## Source extract:
◇ ◇ ◇ ◇

Under the dashing Major Dalpat Singh Shekhawat of Jodhpur Lancers, Indian lancers had shocked the Ottomans with their fearlessness, daredevilry, and complete rout of Ottomans. 1350 German and Ottoman prisoners were taken, and eight Indian lives were lost (including Major Dalpat Singh, who was decorated with Military Cross, posthumously). The Egyptian Expeditionary Forces were greatly relieved and the Battle of Haifa became a turning point, thanks to the bravado of Indian Cavalry elements.

◇ ◇ ◇ ◇

(Stored entries)
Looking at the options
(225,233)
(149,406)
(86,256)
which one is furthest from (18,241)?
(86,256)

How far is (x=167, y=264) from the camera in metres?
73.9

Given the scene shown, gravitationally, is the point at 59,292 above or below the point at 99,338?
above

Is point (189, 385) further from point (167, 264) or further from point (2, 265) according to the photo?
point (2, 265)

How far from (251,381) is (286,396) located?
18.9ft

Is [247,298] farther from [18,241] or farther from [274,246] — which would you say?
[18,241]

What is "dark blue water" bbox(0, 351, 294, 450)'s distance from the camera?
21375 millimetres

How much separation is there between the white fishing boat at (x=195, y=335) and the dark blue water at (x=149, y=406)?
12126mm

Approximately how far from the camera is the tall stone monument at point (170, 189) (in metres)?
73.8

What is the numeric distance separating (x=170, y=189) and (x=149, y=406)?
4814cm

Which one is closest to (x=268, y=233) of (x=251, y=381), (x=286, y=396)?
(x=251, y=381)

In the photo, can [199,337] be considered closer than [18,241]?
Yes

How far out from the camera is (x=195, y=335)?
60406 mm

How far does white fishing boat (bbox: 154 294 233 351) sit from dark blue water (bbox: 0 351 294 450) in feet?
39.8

◇ ◇ ◇ ◇

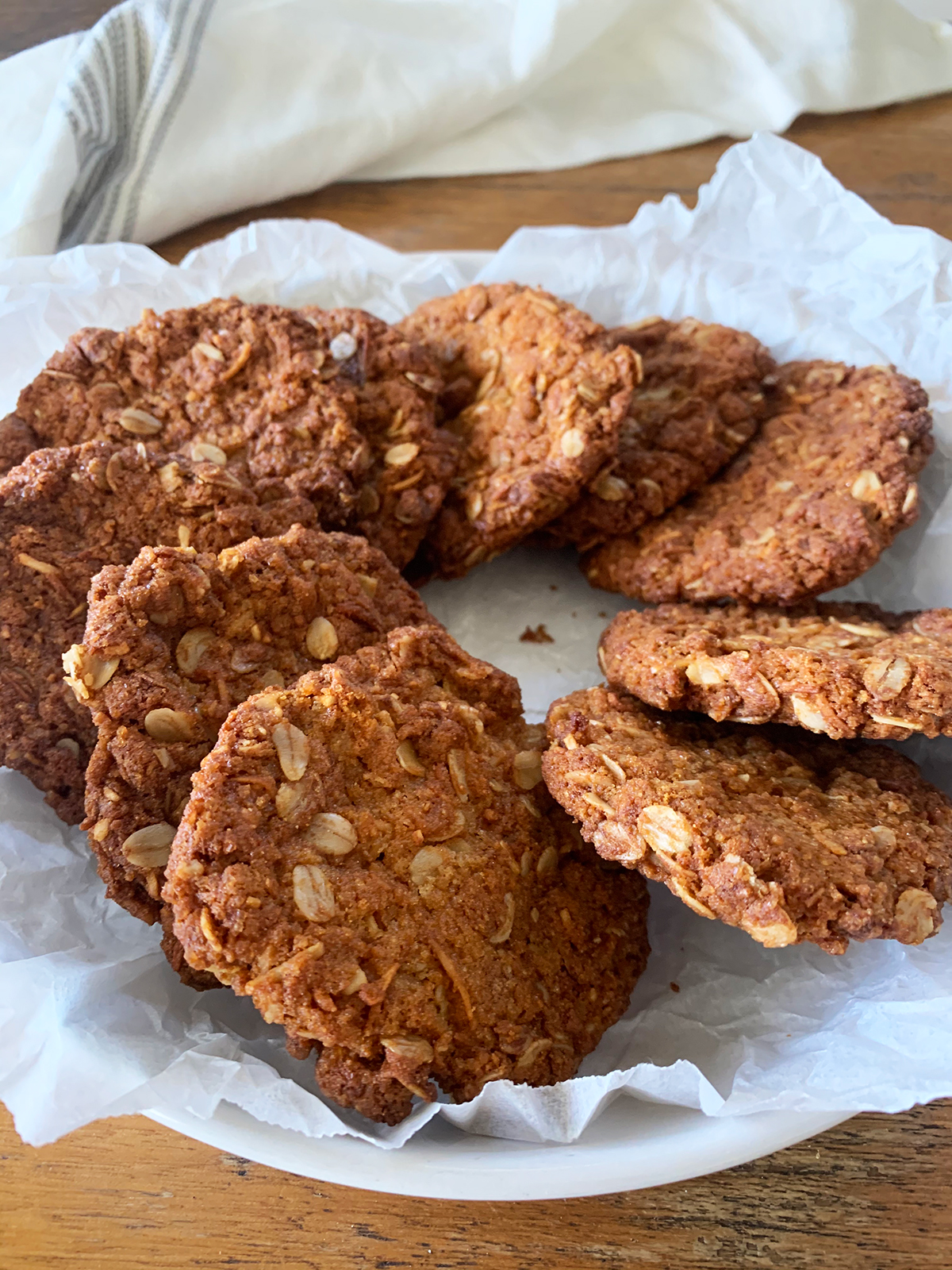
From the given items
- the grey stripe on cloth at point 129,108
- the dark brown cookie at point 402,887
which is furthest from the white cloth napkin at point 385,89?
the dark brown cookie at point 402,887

◇ ◇ ◇ ◇

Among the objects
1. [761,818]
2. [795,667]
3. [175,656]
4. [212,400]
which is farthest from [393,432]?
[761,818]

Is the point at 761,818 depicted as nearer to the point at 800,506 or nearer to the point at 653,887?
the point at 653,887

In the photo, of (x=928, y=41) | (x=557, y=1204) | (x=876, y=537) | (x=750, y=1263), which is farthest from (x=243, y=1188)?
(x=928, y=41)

◇ ◇ ◇ ◇

## Tasks:
- 1) According to the Battle of Haifa passage, what did the Indian lancers shock the Ottomans with? List each thing.
- 2) Quote the Battle of Haifa passage, starting with "Under the dashing" and going on through "Indian Cavalry elements.".

## Answers for this exercise:
- 1)
- fearlessness
- daredevilry
- complete rout of Ottomans

- 2)
Under the dashing Major Dalpat Singh Shekhawat of Jodhpur Lancers, Indian lancers had shocked the Ottomans with their fearlessness, daredevilry, and complete rout of Ottomans. 1350 German and Ottoman prisoners were taken, and eight Indian lives were lost (including Major Dalpat Singh, who was decorated with Military Cross, posthumously). The Egyptian Expeditionary Forces were greatly relieved and the Battle of Haifa became a turning point, thanks to the bravado of Indian Cavalry elements.